---------- Input ----------

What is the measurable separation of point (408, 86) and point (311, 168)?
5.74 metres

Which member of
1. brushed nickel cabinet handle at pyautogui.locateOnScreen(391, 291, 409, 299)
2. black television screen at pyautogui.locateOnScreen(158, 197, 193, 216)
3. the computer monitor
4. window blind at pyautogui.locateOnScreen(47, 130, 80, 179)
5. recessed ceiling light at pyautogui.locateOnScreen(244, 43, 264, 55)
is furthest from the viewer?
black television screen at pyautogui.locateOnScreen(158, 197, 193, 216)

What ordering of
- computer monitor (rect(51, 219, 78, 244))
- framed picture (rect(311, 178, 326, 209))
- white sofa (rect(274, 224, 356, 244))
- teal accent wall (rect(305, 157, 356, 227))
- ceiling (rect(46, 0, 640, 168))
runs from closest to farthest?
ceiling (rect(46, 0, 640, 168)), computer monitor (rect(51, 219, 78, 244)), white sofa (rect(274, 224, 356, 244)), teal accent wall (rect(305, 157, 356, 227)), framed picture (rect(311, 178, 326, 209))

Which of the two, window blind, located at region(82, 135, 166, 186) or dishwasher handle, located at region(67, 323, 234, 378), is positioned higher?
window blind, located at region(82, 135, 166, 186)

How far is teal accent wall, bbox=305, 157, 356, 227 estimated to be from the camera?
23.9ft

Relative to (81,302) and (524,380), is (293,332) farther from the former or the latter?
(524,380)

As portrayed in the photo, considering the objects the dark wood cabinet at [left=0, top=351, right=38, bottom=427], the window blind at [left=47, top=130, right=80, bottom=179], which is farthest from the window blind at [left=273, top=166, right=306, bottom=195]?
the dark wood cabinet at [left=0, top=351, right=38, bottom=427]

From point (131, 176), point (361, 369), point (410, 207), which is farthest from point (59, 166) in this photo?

----------

Requirements
Lay out every line of the listing as a Markdown table with two columns, "Row" and "Listing line," numbering the rows in order and leaving out blank lines.

Exercise result
| Row | Listing line |
|---|---|
| 1 | What is the measurable separation of point (408, 86) and point (311, 168)? |
| 2 | 5.74 metres |
| 3 | Which member of |
| 4 | 1. brushed nickel cabinet handle at pyautogui.locateOnScreen(391, 291, 409, 299) |
| 5 | 2. black television screen at pyautogui.locateOnScreen(158, 197, 193, 216) |
| 6 | 3. the computer monitor |
| 7 | 4. window blind at pyautogui.locateOnScreen(47, 130, 80, 179) |
| 8 | 5. recessed ceiling light at pyautogui.locateOnScreen(244, 43, 264, 55) |
| 9 | is furthest from the viewer? |
| 10 | black television screen at pyautogui.locateOnScreen(158, 197, 193, 216) |
| 11 | What ordering of |
| 12 | - computer monitor (rect(51, 219, 78, 244)) |
| 13 | - framed picture (rect(311, 178, 326, 209)) |
| 14 | - white sofa (rect(274, 224, 356, 244)) |
| 15 | - teal accent wall (rect(305, 157, 356, 227)) |
| 16 | - ceiling (rect(46, 0, 640, 168)) |
| 17 | runs from closest to farthest? |
| 18 | ceiling (rect(46, 0, 640, 168)), computer monitor (rect(51, 219, 78, 244)), white sofa (rect(274, 224, 356, 244)), teal accent wall (rect(305, 157, 356, 227)), framed picture (rect(311, 178, 326, 209)) |
| 19 | Which of the two, window blind, located at region(82, 135, 166, 186) or dishwasher handle, located at region(67, 323, 234, 378), is positioned higher? |
| 20 | window blind, located at region(82, 135, 166, 186) |
| 21 | How far is teal accent wall, bbox=305, 157, 356, 227 estimated to be from the camera? |
| 22 | 23.9ft |
| 23 | Relative to (81,302) and (524,380), is (293,332) farther from the former or the latter? |
| 24 | (524,380) |
| 25 | As portrayed in the photo, considering the objects the dark wood cabinet at [left=0, top=351, right=38, bottom=427], the window blind at [left=47, top=130, right=80, bottom=179], which is farthest from the window blind at [left=273, top=166, right=306, bottom=195]? |
| 26 | the dark wood cabinet at [left=0, top=351, right=38, bottom=427] |
| 27 | From point (131, 176), point (361, 369), point (410, 207), which is farthest from point (59, 166) in this photo? |